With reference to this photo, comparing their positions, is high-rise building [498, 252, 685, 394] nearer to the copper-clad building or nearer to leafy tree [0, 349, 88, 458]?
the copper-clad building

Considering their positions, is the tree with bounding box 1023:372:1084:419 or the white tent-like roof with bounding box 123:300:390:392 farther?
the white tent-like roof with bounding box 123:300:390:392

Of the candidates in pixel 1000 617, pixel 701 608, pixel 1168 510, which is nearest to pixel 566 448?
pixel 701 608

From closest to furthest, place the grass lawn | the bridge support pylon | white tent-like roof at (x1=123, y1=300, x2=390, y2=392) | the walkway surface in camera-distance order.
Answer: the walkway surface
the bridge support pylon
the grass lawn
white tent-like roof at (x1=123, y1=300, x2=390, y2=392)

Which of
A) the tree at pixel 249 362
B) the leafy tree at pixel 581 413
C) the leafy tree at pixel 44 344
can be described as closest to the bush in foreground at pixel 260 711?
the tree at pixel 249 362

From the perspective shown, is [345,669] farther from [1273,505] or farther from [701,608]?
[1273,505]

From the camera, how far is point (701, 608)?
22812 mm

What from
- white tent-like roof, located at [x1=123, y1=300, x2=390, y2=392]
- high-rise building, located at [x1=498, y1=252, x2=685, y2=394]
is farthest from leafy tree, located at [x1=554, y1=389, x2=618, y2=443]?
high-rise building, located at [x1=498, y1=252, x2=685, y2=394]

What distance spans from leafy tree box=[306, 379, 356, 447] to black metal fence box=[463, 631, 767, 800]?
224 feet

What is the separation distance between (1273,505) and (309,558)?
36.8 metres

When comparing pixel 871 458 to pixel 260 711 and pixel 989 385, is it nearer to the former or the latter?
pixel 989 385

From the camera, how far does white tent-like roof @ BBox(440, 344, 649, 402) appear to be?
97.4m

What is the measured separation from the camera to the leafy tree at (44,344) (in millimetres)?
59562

------------------------------------------------------------

▸ BRIEF
Could you rewrite the listing from the line containing "What is the separation" through the end of the listing, inclusive, with "white tent-like roof" replaced by "pale tent-like roof" and everything else left unchanged?

▸ TASK RESULT
What is the separation distance between (1273,505) and (309,558)?
36.8 metres

When comparing pixel 871 458 to pixel 260 711 and pixel 989 385, is it nearer to the former or the latter?
pixel 989 385

From the camera, how far does pale tent-like roof @ BBox(440, 344, 649, 402) appear to be?
97.4m

What is the measured separation from the camera to the leafy tree at (44,344) (in millimetres)?
59562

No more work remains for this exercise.